■ **Objective**: Copy out the data below with each "photograph" swapped for "snapshot" and nothing else changed, leaving the pictures out of your answer.

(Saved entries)
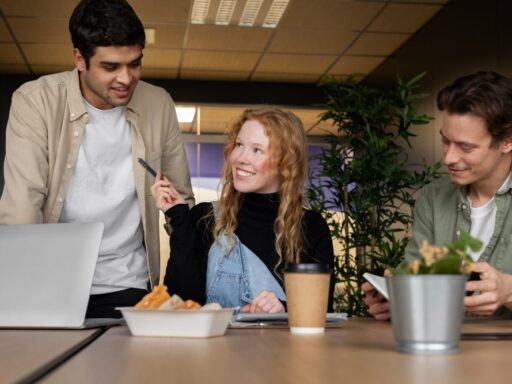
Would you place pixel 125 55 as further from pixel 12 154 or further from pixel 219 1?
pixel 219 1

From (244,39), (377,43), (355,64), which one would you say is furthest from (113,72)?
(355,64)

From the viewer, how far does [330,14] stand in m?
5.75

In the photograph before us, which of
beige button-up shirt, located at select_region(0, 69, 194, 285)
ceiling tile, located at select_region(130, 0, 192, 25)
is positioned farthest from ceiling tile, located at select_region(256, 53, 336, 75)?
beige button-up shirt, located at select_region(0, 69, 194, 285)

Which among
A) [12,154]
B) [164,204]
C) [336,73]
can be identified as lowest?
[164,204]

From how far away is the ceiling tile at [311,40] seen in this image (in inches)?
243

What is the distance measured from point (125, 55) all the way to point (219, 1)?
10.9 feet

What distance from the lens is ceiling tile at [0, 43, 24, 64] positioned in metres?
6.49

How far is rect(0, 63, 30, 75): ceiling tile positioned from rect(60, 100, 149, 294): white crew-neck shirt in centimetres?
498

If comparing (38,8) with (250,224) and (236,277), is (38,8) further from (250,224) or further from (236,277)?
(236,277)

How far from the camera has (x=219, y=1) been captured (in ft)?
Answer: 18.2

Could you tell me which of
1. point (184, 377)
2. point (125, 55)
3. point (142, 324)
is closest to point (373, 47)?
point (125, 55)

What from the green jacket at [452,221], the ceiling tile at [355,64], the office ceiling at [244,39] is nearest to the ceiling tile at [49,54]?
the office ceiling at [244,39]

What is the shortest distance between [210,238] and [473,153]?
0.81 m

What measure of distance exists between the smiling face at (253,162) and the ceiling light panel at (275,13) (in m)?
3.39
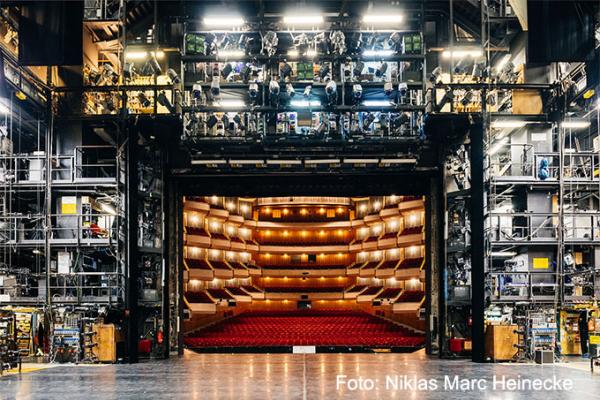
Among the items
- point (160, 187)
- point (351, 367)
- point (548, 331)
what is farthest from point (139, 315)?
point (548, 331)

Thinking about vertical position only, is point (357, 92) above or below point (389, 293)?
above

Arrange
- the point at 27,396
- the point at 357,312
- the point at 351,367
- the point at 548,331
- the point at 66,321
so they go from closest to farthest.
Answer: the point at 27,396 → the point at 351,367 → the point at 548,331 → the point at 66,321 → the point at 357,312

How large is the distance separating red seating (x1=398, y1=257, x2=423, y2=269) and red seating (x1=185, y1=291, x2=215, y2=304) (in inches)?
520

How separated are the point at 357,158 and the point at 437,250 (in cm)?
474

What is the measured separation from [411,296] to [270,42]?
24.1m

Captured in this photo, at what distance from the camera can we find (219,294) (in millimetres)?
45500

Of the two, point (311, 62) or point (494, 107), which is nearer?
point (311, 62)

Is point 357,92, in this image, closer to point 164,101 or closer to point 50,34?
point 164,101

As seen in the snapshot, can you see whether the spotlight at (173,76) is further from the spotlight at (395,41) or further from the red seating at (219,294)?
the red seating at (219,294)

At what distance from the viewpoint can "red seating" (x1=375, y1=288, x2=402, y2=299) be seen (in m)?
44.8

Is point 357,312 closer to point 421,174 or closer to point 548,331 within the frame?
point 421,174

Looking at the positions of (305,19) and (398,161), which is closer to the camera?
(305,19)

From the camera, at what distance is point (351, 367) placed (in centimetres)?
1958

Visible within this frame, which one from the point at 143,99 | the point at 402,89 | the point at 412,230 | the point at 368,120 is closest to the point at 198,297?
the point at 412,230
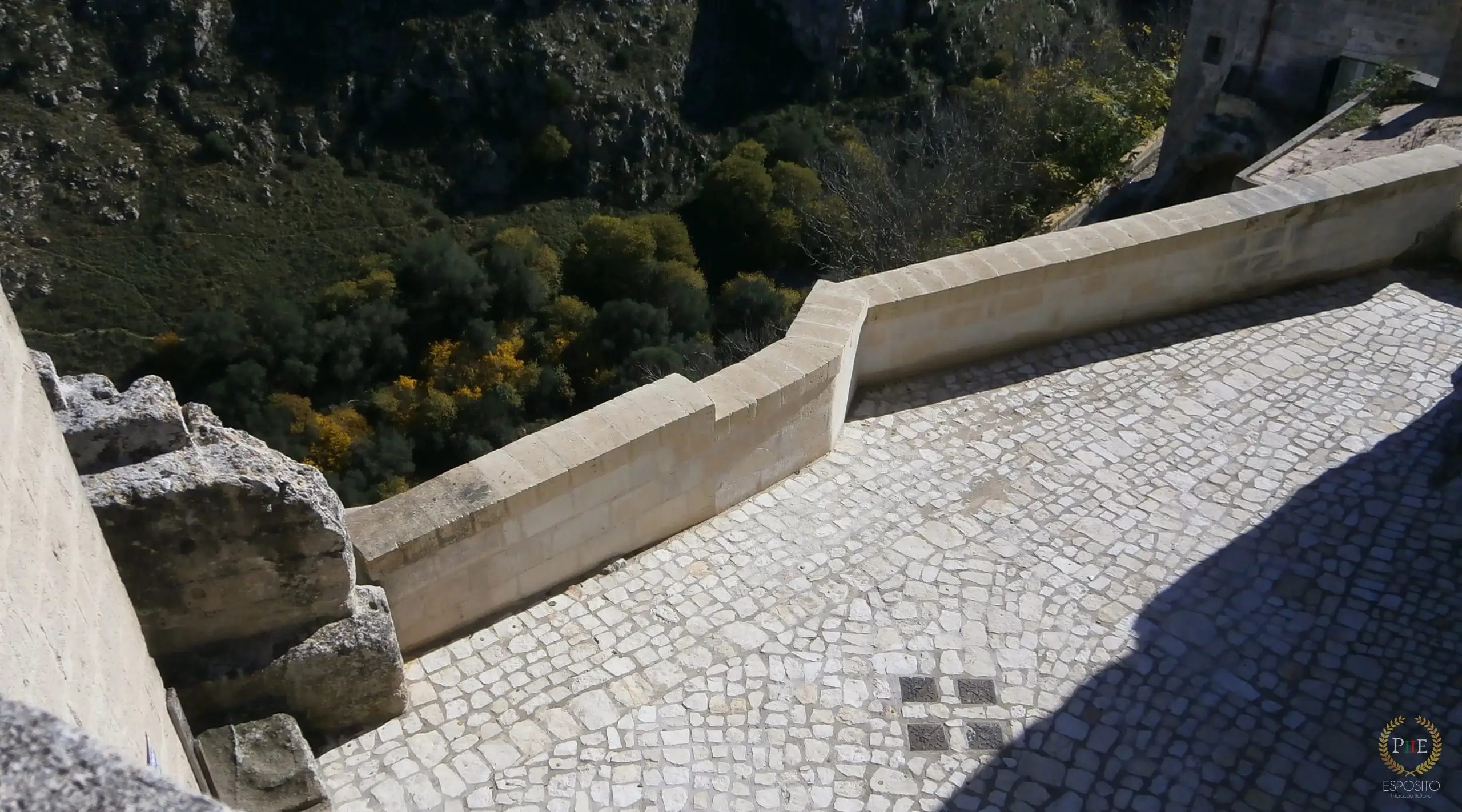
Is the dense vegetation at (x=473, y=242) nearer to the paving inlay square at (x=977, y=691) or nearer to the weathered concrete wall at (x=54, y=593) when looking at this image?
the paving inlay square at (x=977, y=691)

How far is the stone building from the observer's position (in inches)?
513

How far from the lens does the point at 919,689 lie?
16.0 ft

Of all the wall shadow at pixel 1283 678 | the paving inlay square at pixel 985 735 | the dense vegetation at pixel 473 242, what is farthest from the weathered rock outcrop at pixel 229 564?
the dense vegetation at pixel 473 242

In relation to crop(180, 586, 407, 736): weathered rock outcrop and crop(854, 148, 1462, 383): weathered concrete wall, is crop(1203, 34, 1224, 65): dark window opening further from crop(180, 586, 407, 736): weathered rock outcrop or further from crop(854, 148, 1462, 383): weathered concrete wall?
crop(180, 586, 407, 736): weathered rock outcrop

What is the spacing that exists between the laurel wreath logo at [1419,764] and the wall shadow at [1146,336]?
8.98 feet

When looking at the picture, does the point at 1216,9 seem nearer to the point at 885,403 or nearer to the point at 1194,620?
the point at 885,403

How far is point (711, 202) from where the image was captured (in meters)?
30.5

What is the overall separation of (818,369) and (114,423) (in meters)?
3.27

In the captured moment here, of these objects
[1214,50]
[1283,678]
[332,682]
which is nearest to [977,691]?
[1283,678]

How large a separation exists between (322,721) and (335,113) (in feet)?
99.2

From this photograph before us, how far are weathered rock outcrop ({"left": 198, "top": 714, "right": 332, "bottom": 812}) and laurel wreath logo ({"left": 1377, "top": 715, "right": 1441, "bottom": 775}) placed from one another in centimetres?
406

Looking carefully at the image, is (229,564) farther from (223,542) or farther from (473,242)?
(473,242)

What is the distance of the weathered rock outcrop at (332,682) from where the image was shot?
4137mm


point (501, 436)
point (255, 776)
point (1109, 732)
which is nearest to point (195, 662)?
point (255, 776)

■ **Result for this exercise**:
Would you place pixel 125 55 as further from pixel 12 154 or further from pixel 219 1?
pixel 219 1

From (244,39), (377,43), (355,64), which one would you say is furthest from (113,72)?
(355,64)

From the viewer, how far does [330,14] stand in m?
5.75

In the snapshot before us, which of
beige button-up shirt, located at select_region(0, 69, 194, 285)
ceiling tile, located at select_region(130, 0, 192, 25)
is positioned farthest from ceiling tile, located at select_region(256, 53, 336, 75)?
beige button-up shirt, located at select_region(0, 69, 194, 285)

Which among
A) [12,154]
B) [164,204]
C) [336,73]
can be identified as lowest?
[164,204]

From how far away is the ceiling tile at [311,40] seen in this image (in inches)?
243

What is the distance measured from point (125, 55) all the way to point (219, 1)?
10.9 feet

What distance from the lens is ceiling tile at [0, 43, 24, 64] positioned in metres?
6.49

How far is rect(0, 63, 30, 75): ceiling tile positioned from rect(60, 100, 149, 294): white crew-neck shirt in centimetres?
498

If comparing (38,8) with (250,224) and (236,277), is (38,8) further from (250,224) or further from (236,277)?
(236,277)

How far from the camera has (x=219, y=1) been captured (in ft)?
Answer: 18.2

Could you tell me which of
1. point (184, 377)
2. point (125, 55)
3. point (142, 324)
is closest to point (373, 47)?
point (125, 55)

What from the green jacket at [452,221], the ceiling tile at [355,64], the office ceiling at [244,39] is nearest to the ceiling tile at [49,54]?
the office ceiling at [244,39]

What is the shortest distance between [210,238] and [473,153]?
0.81 m

What measure of distance exists between the smiling face at (253,162) and the ceiling light panel at (275,13) (in m)?
3.39
Among the items
- point (160, 187)
- point (351, 367)
- point (548, 331)
what is farthest from point (139, 315)?
point (548, 331)

Thinking about vertical position only, is point (357, 92) above or below point (389, 293)?
above

Arrange
- the point at 27,396
- the point at 357,312
- the point at 351,367
- the point at 548,331
- the point at 66,321
so they go from closest to farthest.
Answer: the point at 27,396 → the point at 351,367 → the point at 548,331 → the point at 66,321 → the point at 357,312

How large is the distance separating red seating (x1=398, y1=257, x2=423, y2=269) and red seating (x1=185, y1=291, x2=215, y2=304) (in inches)?
520

How separated are the point at 357,158 and the point at 437,250 (in cm)?
474

What is the measured separation from [411,296] to [270,42]?
24.1m

Captured in this photo, at what distance from the camera can we find (219,294) (in millimetres)?
45500

Of the two, point (311, 62) or point (494, 107), which is nearer?
point (311, 62)

Is point 357,92, in this image, closer to point 164,101 or closer to point 50,34?
point 164,101

As seen in the snapshot, can you see whether the spotlight at (173,76) is further from the spotlight at (395,41) or further from the red seating at (219,294)?
the red seating at (219,294)

At what distance from the viewpoint can "red seating" (x1=375, y1=288, x2=402, y2=299) be seen (in m)?
44.8

Is point 357,312 closer to point 421,174 or closer to point 548,331 within the frame?
point 421,174

Looking at the positions of (305,19) and (398,161), which is closer to the camera?
(305,19)

From the camera, at what distance is point (351, 367) placed (in centimetres)?
1958

Visible within this frame, which one from the point at 143,99 | the point at 402,89 | the point at 412,230 | the point at 368,120 is closest to the point at 198,297?
the point at 412,230
Is the dense vegetation at (x=473, y=242) nearer to the paving inlay square at (x=977, y=691) or nearer to the weathered concrete wall at (x=54, y=593) when looking at this image?
the paving inlay square at (x=977, y=691)

How far is the stone building from the observer's position (in inches)?
513

How far from the lens does the point at 919,689 lie?
16.0 ft

Of all the wall shadow at pixel 1283 678 | the paving inlay square at pixel 985 735 | the dense vegetation at pixel 473 242, what is farthest from the weathered rock outcrop at pixel 229 564?
the dense vegetation at pixel 473 242

In relation to crop(180, 586, 407, 736): weathered rock outcrop and crop(854, 148, 1462, 383): weathered concrete wall, is crop(1203, 34, 1224, 65): dark window opening further from crop(180, 586, 407, 736): weathered rock outcrop or further from crop(854, 148, 1462, 383): weathered concrete wall?
crop(180, 586, 407, 736): weathered rock outcrop

What is the spacing that exists between the laurel wreath logo at [1419,764] and the wall shadow at [1146,336]?
8.98 feet

When looking at the picture, does the point at 1216,9 seem nearer to the point at 885,403 or nearer to the point at 1194,620?
the point at 885,403

How far is point (711, 202) from where the image was captured (in meters)?
30.5

What is the overall separation of (818,369) and (114,423) (in meters)?
3.27

In the captured moment here, of these objects
[1214,50]
[1283,678]
[332,682]
which is nearest to [977,691]?
[1283,678]

How large a separation exists between (322,721) and (335,113) (in feet)?
99.2

From this snapshot before us, how far are weathered rock outcrop ({"left": 198, "top": 714, "right": 332, "bottom": 812}) and laurel wreath logo ({"left": 1377, "top": 715, "right": 1441, "bottom": 775}) placed from one another in centimetres?
406

Looking carefully at the image, is (229,564) farther from (223,542) or farther from (473,242)?
(473,242)

What is the distance of the weathered rock outcrop at (332,682) from where the image was shot?
4137mm


point (501, 436)
point (255, 776)
point (1109, 732)
which is nearest to point (195, 662)?
point (255, 776)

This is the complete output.